In fondo quei jihadisti che bruciano, annegano, crocifiggono sono esseri umani…
E’ tutto uno stracciarsi le vesti su cosa incombe sulla povera Mosul Ovest, sui civili, sui bambini, stretti nei loro vicoletti dove si può avanzare soltanto radendo al suolo ogni cosa animata e inanimata. Che quella gente, come quella di Aleppo e di tutti i centri abitati occupati dall’Isis, da tre anni subisce una sorte atroce, viene decimata per un respiro non esattamente integralista, per un mancato omaggio al califfo, per una radio ascoltata, per un televisore posseduto, per la punta di un naso mostrata, viene scuoiata, giustiziata in massa, stuprata nei matrimoni a ore, incendiata, tutto questo è passato in cavalleria. Il “male assoluto” delle depistatrice Hannah Arendt sta in chi è costretto a usare la forza per porre fine a tutto questo. La gioia, l’esultanza, la gratitudine manifestata ogni volta dai liberati ai loro liberatori non hanno il benché minimo rilievo cronachistico e tantomeno storico.

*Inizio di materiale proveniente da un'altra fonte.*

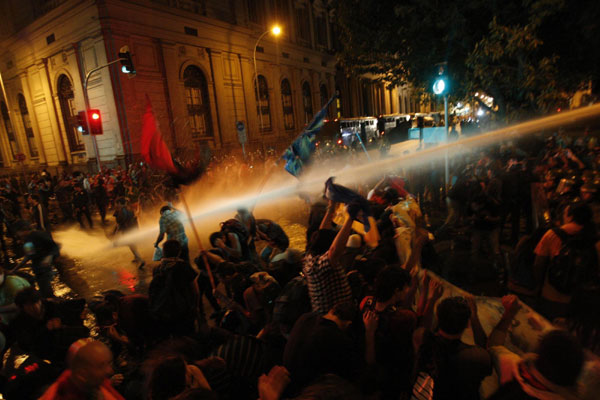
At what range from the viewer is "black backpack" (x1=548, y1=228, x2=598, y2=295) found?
3094 millimetres

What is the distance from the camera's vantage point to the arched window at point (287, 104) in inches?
1331

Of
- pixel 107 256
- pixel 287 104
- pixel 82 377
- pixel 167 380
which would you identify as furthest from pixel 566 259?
pixel 287 104

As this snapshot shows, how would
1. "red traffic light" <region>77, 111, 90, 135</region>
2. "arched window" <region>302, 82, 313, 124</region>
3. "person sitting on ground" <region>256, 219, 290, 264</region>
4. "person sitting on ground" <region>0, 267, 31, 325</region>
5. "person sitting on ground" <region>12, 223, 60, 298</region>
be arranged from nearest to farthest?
"person sitting on ground" <region>0, 267, 31, 325</region>
"person sitting on ground" <region>256, 219, 290, 264</region>
"person sitting on ground" <region>12, 223, 60, 298</region>
"red traffic light" <region>77, 111, 90, 135</region>
"arched window" <region>302, 82, 313, 124</region>

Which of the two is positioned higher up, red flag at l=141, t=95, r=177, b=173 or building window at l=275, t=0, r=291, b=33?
building window at l=275, t=0, r=291, b=33

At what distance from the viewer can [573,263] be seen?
3.12 meters

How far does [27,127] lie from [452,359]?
124 ft

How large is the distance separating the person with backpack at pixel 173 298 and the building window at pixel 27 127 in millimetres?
33000

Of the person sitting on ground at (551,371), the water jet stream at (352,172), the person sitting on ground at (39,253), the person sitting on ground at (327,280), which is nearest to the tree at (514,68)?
the water jet stream at (352,172)

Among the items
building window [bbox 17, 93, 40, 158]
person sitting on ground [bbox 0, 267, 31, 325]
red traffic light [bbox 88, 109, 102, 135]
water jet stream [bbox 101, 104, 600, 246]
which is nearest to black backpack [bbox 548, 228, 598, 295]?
person sitting on ground [bbox 0, 267, 31, 325]

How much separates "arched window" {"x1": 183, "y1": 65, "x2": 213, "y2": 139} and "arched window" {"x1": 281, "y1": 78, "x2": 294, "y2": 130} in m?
9.83

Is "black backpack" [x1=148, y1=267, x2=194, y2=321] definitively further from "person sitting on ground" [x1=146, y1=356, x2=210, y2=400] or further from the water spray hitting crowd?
"person sitting on ground" [x1=146, y1=356, x2=210, y2=400]

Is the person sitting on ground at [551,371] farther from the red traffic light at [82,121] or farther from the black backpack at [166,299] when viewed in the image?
the red traffic light at [82,121]

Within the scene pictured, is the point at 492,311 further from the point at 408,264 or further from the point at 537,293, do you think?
the point at 408,264

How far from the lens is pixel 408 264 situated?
3.53 meters
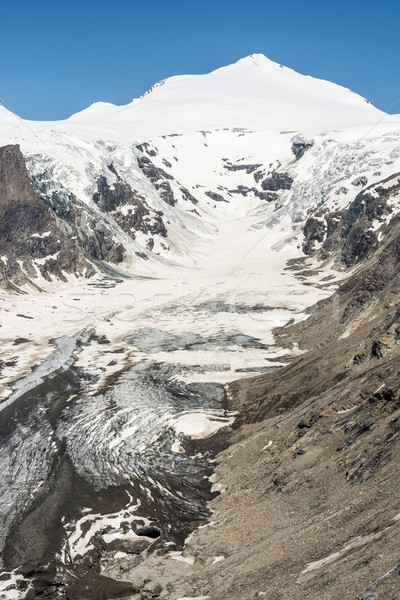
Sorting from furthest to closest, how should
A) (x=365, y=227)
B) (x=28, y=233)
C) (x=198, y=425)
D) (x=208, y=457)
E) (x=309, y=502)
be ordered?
(x=365, y=227) < (x=28, y=233) < (x=198, y=425) < (x=208, y=457) < (x=309, y=502)

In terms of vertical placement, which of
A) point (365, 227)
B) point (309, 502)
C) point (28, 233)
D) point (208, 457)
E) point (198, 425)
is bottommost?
point (208, 457)

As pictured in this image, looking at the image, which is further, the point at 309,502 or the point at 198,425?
the point at 198,425

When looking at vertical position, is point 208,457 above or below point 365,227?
below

… anche rivoluzionari e sicuramente la Libia gli andava data in pasto (Rossana Rossanda)
E anche qui, in tutte le recenti occasioni create dallo Zeitgeist delle larghe e indiscriminate intese, comprese quelle che vorrebbero innalzare patiboli a Trump e scavare fosse ai “populisti”, il fronte è larghissimo e unisce neocon a pacifisti, servizi segreti e relativi squadroni della morte a dirittumanisti, neoliberisti e libertari, fautori del pubblico e fautori del privato. Il fenomeno può sorprendere qualcuno per la sua tracotante e spudorata visibilità, ma vi assicuro, parte da molto lontano. Pensate a quando Rossana Rossanda, ancora in capo al “manifesto”, strappò le orecchie all’onesto inviato a Tripoli, Maurizio Matteuzzi, che aveva osato, alla vista delle cose reali, di contrastare la narrazione imperial-talmudista-rossandiana del Gheddafi brutale dittatore e dei rivoluzionari democratici che avrebbero dovuto essere sostenute da brigate internazionali come quelle di Spagna. Tocco poi a noi farlo, con le immagini e le voci, e ne ricavammo anatemi.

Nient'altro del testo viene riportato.